__Work order 1__: In the notes, copy word for word the passage from "2 In ancient" up to and including "certain metaphorical resonance.".
__Work order 2__:
Answer these questions using the notes:
(a) To whom was a nymphaeum dedicated in ancient Greece?
(b) How do the French spell the name Amur?
(c) In which century did Ctesias live?

--- Excerpt to read Enclosed Below ---

Notes
1 Le Félin géant (The Giant Cat a.k.a. Quest of the Dawn Man) and Helgvor du fleuve bleu (Helgvor of the Blue River) will be reprinted in their original English translations in a seventh volume.
2 In ancient Greece, a nymphaeum was a sanctuary dedicated to water-nymphs. The word was imported into French, as nymphée—not to be confused with nymphéa, which is a kind of water-lily—because it was borrowed for reference to fountains decorated with sculpted nymphs, but never made it into English, save for technical references to the Greek institution.
3 Amur, or Sakhalin, is a province of eastern Siberia, north of Manchuria. The French spell the name Amour, so Rosny’s choice of it as a location has a certain metaphorical resonance.
4 Ctesias was a Greek historian and physician of the 5th century B.C., contemporary with Herodotus, who produced an account of India, some fragments of which survive, most famously a passage dealing with the Cynocephali—a race of “dog-headed” people.

--- End of Enclosed Excerpt to read ---
--- Extracted records Enclosed Below ---

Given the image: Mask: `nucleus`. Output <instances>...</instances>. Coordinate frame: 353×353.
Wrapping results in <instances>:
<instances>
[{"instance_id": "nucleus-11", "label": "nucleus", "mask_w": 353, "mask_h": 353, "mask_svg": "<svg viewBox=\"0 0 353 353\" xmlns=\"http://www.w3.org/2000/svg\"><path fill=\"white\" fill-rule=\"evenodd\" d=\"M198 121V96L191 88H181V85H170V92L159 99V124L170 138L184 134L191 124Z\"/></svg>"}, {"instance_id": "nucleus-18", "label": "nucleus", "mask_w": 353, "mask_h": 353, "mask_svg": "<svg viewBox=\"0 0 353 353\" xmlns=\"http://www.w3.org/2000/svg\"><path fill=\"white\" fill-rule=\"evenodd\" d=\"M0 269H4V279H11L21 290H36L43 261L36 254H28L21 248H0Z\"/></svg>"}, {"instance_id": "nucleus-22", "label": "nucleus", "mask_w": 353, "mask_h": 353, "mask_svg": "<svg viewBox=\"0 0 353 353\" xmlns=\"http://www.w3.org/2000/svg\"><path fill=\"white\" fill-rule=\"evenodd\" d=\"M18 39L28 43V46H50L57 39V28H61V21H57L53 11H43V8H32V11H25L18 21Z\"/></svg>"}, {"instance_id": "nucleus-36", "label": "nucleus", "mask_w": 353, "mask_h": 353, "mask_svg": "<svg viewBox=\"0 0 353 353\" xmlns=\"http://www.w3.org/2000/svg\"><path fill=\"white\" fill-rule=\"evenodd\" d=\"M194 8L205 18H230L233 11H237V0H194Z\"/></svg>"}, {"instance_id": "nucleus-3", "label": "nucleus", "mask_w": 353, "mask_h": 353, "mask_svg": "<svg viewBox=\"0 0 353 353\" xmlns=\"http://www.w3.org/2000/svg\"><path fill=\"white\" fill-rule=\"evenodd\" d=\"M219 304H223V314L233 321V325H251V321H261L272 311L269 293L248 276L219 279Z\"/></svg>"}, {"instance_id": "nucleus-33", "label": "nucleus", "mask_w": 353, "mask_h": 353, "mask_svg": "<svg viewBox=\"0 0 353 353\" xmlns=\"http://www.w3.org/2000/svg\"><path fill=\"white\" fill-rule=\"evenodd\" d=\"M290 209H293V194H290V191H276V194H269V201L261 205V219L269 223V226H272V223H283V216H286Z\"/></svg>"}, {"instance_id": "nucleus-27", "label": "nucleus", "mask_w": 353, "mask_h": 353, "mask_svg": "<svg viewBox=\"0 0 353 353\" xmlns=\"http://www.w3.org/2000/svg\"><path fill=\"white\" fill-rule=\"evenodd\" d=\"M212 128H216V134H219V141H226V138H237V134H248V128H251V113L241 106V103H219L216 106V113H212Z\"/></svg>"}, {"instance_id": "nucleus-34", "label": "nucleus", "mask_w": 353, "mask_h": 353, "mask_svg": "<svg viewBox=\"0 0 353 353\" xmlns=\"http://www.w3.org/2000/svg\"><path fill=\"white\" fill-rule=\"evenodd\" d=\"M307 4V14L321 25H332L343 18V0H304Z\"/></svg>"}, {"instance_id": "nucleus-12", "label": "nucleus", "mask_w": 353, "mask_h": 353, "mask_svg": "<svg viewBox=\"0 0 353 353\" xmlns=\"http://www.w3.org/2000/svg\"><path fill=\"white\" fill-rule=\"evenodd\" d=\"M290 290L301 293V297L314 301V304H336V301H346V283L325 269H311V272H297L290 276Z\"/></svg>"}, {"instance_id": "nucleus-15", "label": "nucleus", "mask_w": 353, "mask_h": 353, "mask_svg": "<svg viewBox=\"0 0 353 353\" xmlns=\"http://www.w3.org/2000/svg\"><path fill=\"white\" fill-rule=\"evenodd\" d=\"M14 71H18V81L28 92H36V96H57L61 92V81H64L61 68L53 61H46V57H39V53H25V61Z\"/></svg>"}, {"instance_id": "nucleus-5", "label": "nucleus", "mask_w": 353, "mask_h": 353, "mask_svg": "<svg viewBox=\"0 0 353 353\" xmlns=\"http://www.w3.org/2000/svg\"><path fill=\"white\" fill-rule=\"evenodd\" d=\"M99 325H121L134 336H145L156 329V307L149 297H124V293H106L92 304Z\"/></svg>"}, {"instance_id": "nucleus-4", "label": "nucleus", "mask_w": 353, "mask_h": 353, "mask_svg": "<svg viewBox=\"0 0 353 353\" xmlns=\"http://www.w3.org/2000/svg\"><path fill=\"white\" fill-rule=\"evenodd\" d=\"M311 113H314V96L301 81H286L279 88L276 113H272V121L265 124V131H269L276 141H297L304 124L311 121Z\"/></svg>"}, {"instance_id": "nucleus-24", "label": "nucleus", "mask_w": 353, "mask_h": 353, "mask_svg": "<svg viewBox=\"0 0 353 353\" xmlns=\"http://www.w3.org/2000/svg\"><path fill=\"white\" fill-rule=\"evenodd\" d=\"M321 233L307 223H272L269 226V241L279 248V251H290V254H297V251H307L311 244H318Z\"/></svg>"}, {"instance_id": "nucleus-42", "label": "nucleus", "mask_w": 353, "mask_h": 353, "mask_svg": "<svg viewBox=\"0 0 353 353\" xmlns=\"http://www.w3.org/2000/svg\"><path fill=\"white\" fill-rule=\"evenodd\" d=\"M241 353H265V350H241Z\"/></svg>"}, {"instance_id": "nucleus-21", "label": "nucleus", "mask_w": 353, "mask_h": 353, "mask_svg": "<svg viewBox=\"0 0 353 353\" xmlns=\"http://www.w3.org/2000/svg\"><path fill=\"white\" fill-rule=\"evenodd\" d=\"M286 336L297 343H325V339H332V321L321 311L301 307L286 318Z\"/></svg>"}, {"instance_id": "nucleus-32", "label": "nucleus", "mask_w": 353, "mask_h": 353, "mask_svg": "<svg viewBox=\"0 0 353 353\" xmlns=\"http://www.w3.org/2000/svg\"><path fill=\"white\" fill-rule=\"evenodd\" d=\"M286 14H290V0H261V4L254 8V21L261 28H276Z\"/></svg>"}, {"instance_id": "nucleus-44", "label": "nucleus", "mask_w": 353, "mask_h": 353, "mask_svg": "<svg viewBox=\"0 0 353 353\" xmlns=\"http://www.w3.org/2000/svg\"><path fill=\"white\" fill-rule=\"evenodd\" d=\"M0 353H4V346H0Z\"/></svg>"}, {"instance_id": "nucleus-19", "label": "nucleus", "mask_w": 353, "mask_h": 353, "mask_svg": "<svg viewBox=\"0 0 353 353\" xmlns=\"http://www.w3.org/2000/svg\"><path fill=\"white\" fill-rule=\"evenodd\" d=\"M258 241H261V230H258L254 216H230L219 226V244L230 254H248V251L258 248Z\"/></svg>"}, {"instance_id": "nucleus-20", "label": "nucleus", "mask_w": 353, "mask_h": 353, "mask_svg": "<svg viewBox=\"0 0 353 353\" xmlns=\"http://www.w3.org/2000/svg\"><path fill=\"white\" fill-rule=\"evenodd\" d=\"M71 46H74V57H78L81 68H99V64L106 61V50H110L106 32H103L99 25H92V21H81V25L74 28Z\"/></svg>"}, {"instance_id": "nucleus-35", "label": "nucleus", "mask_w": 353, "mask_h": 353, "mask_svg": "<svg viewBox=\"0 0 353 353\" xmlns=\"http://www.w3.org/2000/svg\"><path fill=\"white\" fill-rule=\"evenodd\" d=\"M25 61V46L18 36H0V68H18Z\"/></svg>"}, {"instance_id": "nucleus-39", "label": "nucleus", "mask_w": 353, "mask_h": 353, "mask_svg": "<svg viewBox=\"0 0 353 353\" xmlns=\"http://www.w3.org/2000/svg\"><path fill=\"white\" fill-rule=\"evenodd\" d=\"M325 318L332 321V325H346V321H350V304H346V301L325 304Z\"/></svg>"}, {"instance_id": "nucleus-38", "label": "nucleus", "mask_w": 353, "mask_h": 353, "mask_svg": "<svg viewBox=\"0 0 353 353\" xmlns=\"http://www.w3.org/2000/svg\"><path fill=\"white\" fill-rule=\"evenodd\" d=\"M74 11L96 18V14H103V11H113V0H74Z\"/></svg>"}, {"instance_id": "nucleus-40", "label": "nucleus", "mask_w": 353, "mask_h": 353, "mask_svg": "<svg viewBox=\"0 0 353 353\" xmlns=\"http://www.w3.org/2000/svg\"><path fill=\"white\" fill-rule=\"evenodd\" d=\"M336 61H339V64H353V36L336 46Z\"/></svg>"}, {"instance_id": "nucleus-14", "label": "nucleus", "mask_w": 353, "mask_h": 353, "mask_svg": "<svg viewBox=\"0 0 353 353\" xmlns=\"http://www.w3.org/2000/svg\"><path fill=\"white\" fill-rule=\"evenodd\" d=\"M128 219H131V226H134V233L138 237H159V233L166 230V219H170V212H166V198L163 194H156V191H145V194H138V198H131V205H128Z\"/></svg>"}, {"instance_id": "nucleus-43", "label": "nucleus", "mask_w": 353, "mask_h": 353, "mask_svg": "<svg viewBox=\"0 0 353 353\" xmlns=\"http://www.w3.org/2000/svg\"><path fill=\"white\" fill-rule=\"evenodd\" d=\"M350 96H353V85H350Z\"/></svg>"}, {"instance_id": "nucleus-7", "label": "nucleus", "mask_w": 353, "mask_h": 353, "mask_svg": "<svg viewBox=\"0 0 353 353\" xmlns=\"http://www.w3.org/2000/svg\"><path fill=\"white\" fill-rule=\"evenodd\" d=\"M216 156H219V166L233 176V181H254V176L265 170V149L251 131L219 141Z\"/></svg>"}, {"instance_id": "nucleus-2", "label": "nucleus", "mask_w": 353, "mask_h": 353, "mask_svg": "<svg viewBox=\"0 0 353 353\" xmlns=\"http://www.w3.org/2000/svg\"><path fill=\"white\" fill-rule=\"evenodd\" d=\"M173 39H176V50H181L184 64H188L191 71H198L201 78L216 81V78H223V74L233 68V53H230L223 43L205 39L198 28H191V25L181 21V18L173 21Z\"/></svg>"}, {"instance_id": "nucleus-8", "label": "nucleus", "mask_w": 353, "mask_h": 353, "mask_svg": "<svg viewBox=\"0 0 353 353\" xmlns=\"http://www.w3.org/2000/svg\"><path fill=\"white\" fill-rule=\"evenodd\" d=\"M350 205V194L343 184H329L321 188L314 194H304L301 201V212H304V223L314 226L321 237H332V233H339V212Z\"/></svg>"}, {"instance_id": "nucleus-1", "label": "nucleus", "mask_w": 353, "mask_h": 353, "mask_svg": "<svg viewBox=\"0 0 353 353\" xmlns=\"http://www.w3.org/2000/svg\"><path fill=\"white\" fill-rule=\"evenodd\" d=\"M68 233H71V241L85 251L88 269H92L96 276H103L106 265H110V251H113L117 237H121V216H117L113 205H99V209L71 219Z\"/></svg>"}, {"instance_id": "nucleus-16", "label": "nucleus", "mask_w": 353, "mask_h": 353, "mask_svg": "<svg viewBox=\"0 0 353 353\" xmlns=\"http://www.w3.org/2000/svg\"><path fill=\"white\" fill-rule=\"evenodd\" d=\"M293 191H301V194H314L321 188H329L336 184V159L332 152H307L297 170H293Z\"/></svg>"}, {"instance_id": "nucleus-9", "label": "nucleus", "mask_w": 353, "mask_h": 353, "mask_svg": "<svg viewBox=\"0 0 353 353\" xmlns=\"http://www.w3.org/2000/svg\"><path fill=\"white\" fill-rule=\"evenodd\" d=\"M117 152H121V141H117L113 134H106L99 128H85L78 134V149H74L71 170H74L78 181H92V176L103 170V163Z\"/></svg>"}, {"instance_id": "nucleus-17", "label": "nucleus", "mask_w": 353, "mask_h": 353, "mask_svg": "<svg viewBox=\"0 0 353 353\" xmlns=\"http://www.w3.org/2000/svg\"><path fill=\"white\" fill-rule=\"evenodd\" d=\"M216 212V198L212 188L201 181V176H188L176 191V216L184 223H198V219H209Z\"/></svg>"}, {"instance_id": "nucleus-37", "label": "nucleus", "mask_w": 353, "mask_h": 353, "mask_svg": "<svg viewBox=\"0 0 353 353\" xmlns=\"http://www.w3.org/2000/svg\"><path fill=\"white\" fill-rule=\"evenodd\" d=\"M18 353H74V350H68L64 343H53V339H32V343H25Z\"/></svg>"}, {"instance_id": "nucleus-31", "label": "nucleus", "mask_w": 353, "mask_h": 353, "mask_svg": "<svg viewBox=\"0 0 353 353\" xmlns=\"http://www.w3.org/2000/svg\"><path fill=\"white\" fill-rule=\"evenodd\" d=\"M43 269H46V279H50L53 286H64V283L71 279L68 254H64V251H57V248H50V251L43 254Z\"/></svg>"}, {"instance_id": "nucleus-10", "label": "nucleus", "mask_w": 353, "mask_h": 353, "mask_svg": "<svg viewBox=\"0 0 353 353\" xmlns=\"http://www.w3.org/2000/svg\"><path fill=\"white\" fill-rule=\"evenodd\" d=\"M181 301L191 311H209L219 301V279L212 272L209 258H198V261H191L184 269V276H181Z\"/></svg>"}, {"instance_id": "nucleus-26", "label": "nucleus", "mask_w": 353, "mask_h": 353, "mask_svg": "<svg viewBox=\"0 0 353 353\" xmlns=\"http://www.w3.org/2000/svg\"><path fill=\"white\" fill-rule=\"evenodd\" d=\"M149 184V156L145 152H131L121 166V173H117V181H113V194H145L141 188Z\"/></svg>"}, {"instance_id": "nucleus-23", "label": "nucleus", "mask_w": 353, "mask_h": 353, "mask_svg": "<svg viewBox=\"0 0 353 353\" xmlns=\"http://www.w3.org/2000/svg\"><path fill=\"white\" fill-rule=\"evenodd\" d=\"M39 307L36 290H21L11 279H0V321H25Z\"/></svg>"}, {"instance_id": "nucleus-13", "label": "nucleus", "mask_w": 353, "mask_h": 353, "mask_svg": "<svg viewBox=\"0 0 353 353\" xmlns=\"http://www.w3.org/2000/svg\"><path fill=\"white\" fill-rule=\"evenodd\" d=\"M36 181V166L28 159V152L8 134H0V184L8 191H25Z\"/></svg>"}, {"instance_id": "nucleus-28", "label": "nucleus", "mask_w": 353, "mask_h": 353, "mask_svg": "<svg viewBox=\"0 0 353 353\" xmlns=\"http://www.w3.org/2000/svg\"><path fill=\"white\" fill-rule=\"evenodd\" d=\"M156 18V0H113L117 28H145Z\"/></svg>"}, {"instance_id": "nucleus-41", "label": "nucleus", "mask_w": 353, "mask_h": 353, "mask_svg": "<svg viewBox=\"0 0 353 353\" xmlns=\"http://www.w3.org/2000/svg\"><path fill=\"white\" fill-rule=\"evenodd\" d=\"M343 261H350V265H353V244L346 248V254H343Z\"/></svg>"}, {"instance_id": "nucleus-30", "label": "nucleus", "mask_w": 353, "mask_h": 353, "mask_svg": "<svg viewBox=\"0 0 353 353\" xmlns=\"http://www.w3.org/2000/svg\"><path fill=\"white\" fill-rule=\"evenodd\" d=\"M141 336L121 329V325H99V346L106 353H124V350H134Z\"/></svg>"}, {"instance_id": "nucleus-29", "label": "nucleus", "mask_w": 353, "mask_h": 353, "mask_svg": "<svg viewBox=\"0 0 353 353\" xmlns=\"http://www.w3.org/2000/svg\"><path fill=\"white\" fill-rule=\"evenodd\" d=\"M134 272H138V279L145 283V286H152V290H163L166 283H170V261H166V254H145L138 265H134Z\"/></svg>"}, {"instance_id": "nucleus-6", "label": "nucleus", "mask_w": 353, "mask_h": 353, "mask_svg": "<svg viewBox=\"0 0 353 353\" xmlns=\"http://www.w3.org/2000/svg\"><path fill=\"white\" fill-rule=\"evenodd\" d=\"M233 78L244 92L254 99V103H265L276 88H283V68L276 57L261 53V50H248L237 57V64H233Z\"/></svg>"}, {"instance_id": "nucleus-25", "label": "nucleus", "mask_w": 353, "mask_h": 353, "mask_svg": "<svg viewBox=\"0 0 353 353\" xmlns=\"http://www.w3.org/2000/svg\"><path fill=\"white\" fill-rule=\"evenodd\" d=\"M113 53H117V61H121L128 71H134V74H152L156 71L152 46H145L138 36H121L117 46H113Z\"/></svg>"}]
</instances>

--- End of Enclosed Extracted records ---

__Your response 1__:
2 In ancient Greece, a nymphaeum was a sanctuary dedicated to water-nymphs. The word was imported into French, as nymphée—not to be confused with nymphéa, which is a kind of water-lily—because it was borrowed for reference to fountains decorated with sculpted nymphs, but never made it into English, save for technical references to the Greek institution.
3 Amur, or Sakhalin, is a province of eastern Siberia, north of Manchuria. The French spell the name Amour, so Rosny’s choice of it as a location has a certain metaphorical resonance.

__Your response 2__:
(a) To water-nymphs.
(b) Amour.
(c) The 5th century B.C.